Wenn sein Boot ganz nahe an einer Kormoran-Kolonie vorbei gleitet, geschieht das so leise, dass die Tiere sich nicht gestört fühlen und nicht aufschrecken. Hier und da macht Bibi uns auf einen Grau- oder Nachtreiher aufmerksam, der unbeweglich auf einem Stein im Flussarm steht, oder auf eine Kamel-Karawane, die oberhalb des Ufers über den Wüstenhang zieht, einem Dorf entgegen.
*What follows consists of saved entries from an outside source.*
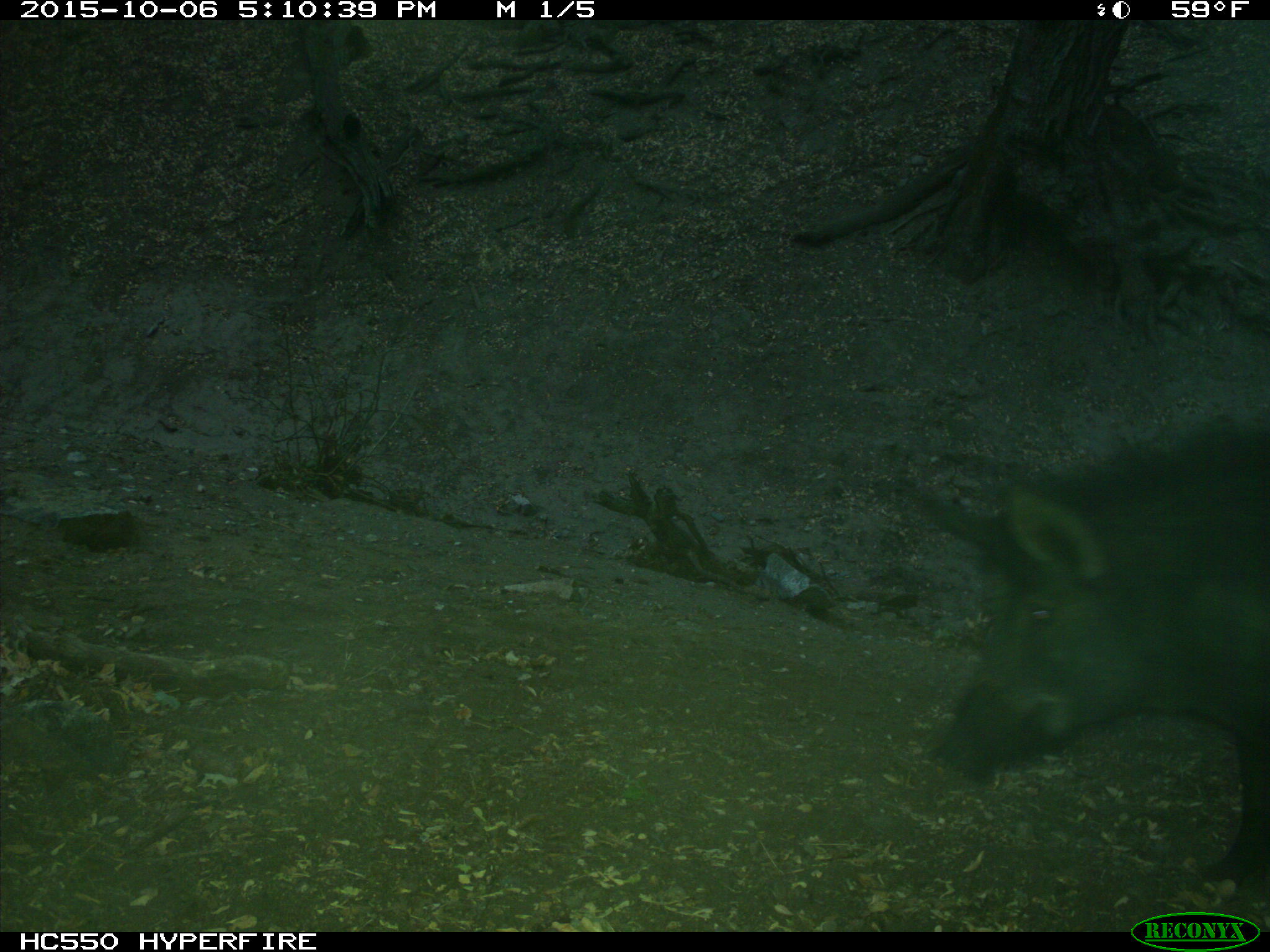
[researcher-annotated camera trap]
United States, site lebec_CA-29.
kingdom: Animalia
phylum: Chordata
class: Mammalia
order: Artiodactyla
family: Suidae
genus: Sus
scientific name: Sus scrofa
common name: wild boar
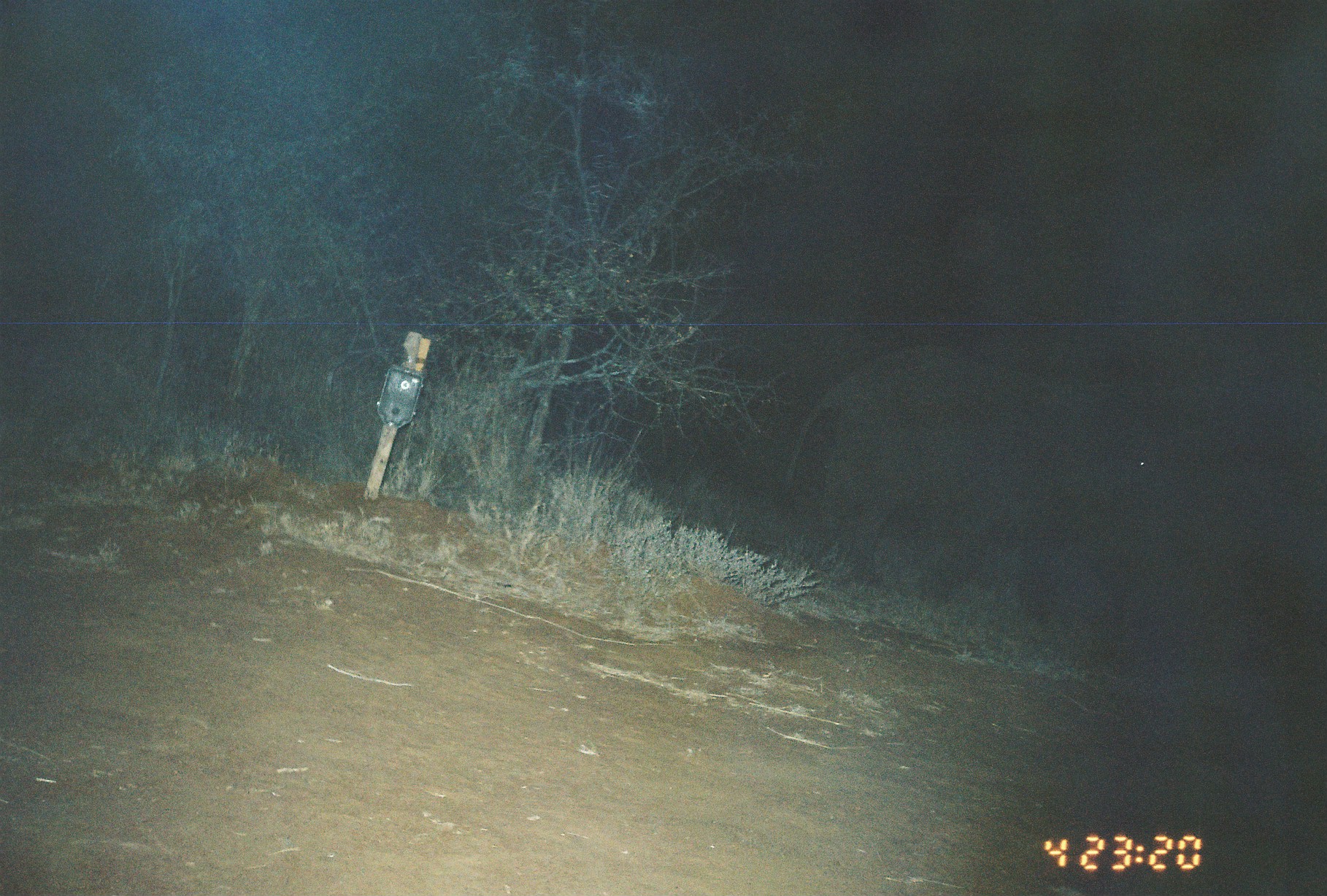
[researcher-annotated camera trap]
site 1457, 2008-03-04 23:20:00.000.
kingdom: Animalia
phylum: Chordata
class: Mammalia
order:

Ich empfinde das alles als wunderschön, und es ist auch eine Freude, den Kapitän mit seinen eleganten Bewegungen zu beobachten
.
 
Nubische Musik
Bibi tut aber noch mehr für uns. Er ist ein sehr gastfreundlicher Mann, der uns auf seinem Boot mit einem Tablett voller Bananen und Orangen verwöhnt. Außerdem serviert er uns einen „Kakade“, den landestypischen Hibiskustee.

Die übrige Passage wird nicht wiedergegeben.